Yazı türleri içinde hayatla en sıkı bağı olan öykü, yaşanan ve yaşanmakta olanla irtibatı mesafesinde canlılığını koruyan bir türdür. Yazar, kendi yaşadıklarını öyküsünde aktarırken aynı zamanda yaşadığı çağa da tanık olarak çağının da bir gözlemcisi olabilir. Bunun için öykücünün elinde sınırsız bir imkân vardır. Çünkü yaşamın sınır alanı sonsuzdur.
Sanatçı kimliğini taşıyan kişilerden topluma karşı daha duyarlı olmaları beklenir. Yani dört bir yan yangın yeri iken hoşsohbet bir tarzı benimsemek yerine acının da rengini yazması, seslendirmesi, kendi üslubuyla olaya bakış açısını belirlemesi arzulanır sanatçının.
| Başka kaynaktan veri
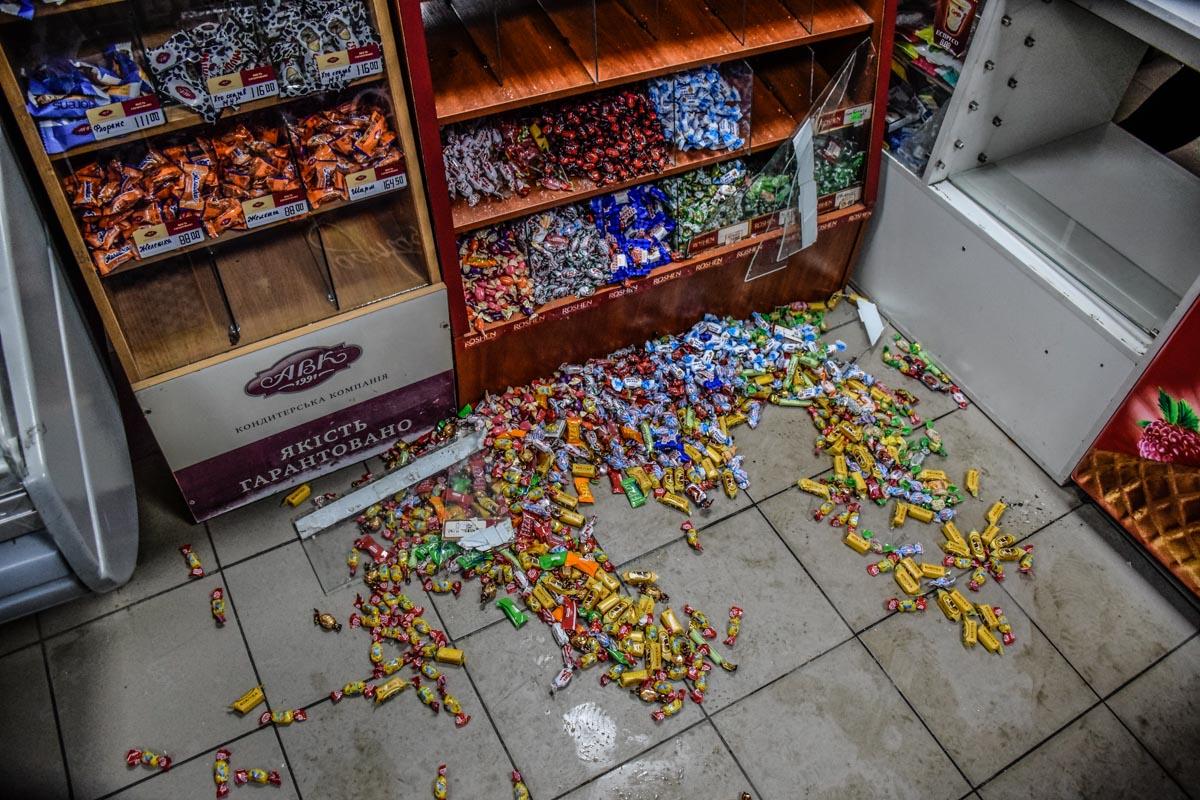 Конфеты и стекло разбросаны по всему полу магазина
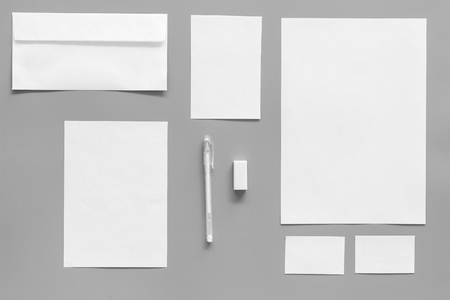 Foto de Mockup template for branding identity. White stationery on grey background top view. Pattern - Imagen libre de derechos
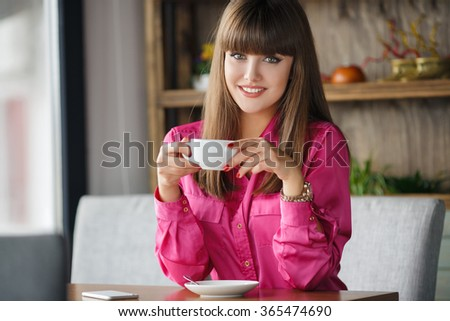pretty young woman sitting in cafe with a cup of tea or coffee outdoor. Charming woman in a restaurant. Woman with coffee. Beautiful girl in restaurant. Woman portrait indoors. - stock photo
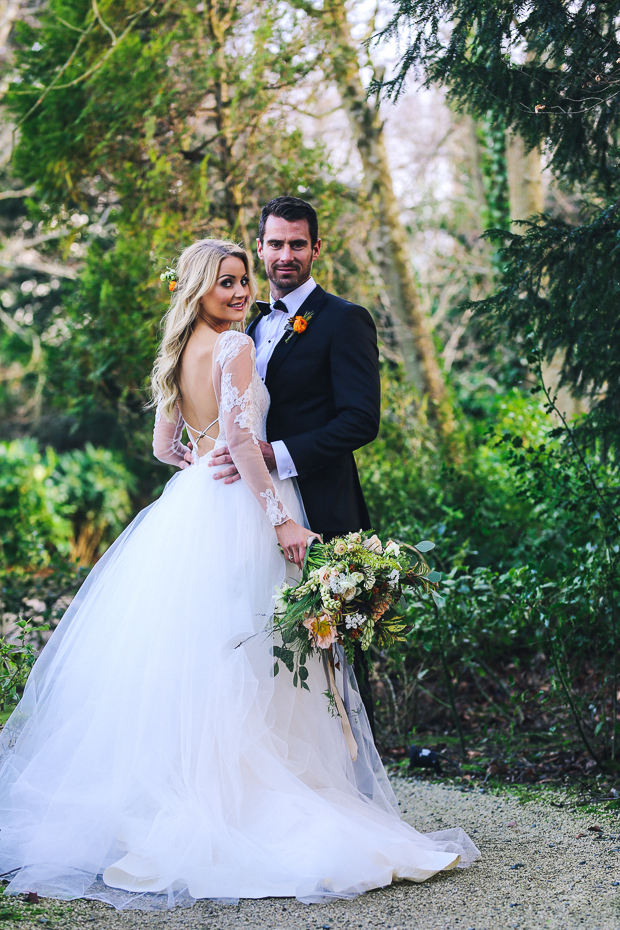 The bride in a deep back cut ballgown with illusion lace long sleeves and criss-cross straps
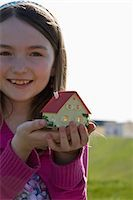 A girl holding a miniature house Stock Photo - Premium Royalty-Free, Artist: ableimages, Code: 653-03575817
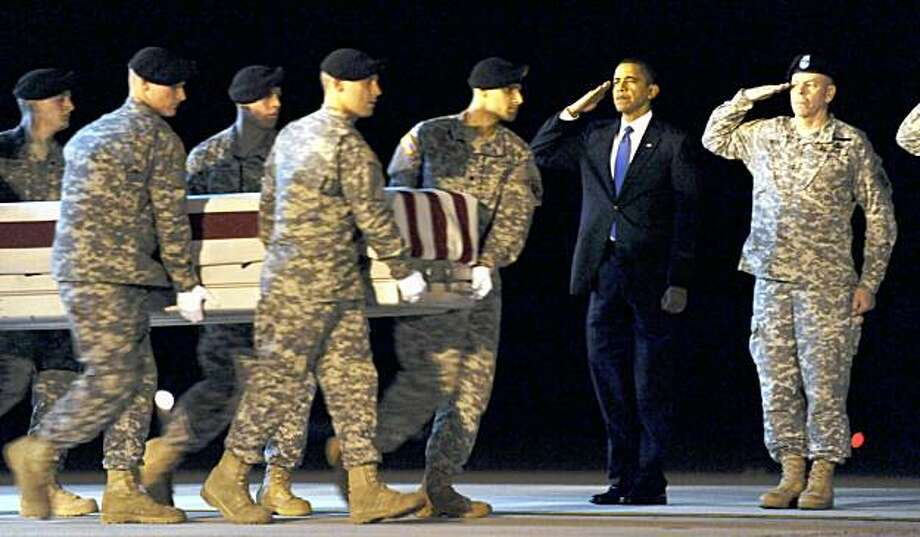 ** ADDS NAME AT RIGHT ** President Barack Obama, second from right, salutes with Maj. Gen. Daniel Wright , right, as a carry team carries the transfer case containing the remains of Army Sgt. Dale R. Griffin of Terre Haute, Ind., who died in Afghanistan according to the Department of Defense, during a dignified transfer at Dover Air Force Base in Dover, Del., Thursday, Oct. 29, 2009. (AP Photo/Susan Walsh) Photo: Susan Walsh, AP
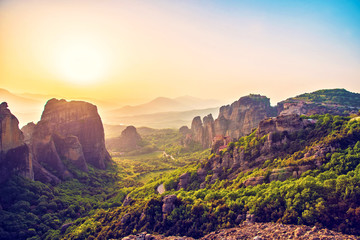 magnificent magical landscape in the famous valley of the Meteora rocks in Greece at susnet. Great amazing world. Attractions.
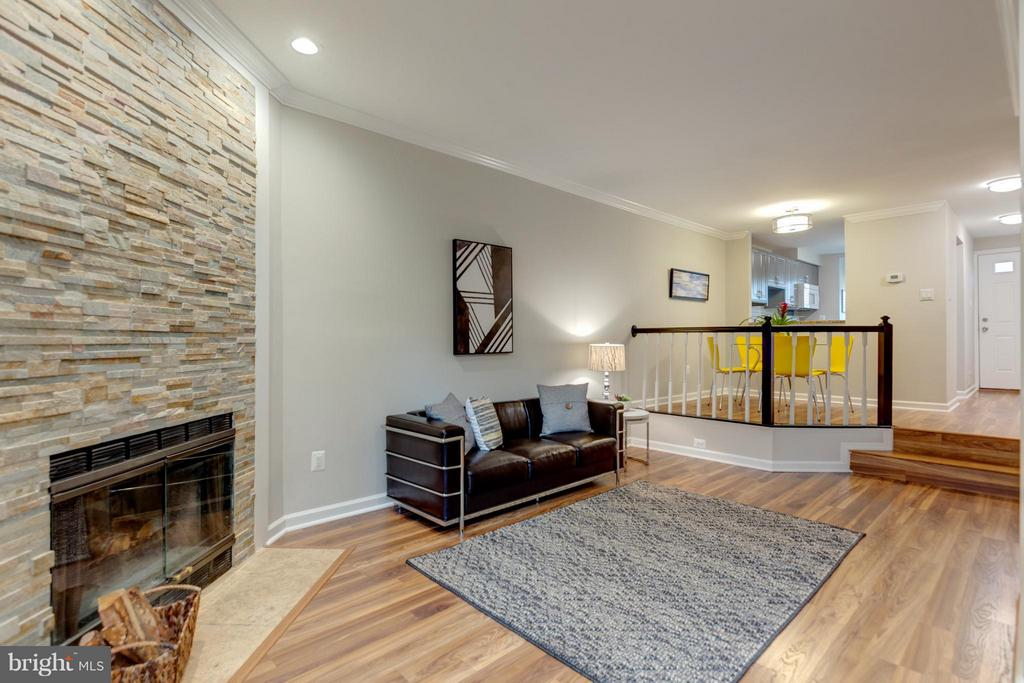 Don't miss the Stacked Stone Gas Fireplace! - 11189 SILENTWOOD LN, RESTON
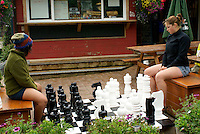 Young women playing chess on a large outdoor chess board, Snug Cove,   Bowen Island, British Columbia, Canada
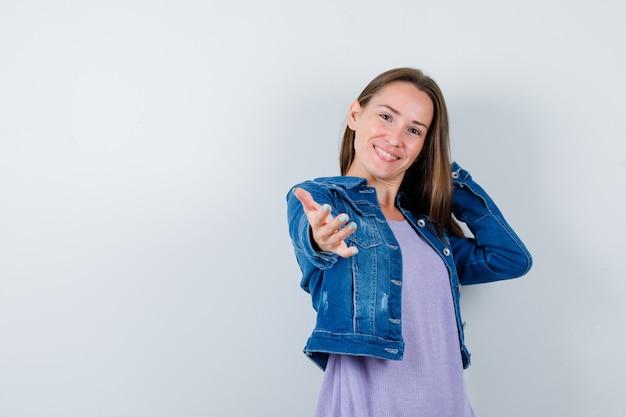 Jovem mulher convidando para vir, mantendo a mão atrás da cabeça em t-shirt, jaqueta jeans e parecendo alegre, vista frontal.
Akif Hasan Kaya’nın Aşkar dergisinin 32. sayısında yayınlanan “Sınır” öyküsü, uzun bir zamandır yurdumuzun doğusunda yaşanan hem de dünyanın gözü önünde bir film gibi canlandırılan bir acıya dikkat çekiyor. Akif Hasan Kaya son yıllarda öykü dendiğinde akla ilk gelen isimlerden. Kitaplarıyla, dergilerde yayınlanan öyküleriyle öyküye ayırdığı mesainin güzel sonuçlarını alan bir yazar Kaya. Yaşamdan beslenen ve hayatın içinden bir dil ve anlatım kullanan yazar, yaşadığı çağa tanık oluyor öykülerinde. Kendisiyle yapılan bir söyleşide (Aşkar-23. sayı) bu hassasiyetini şöyle dile getiriyor: “Ben Müslüman bir öykücüyüm. Yaşadıklarım, yazdıklarımı besliyor.”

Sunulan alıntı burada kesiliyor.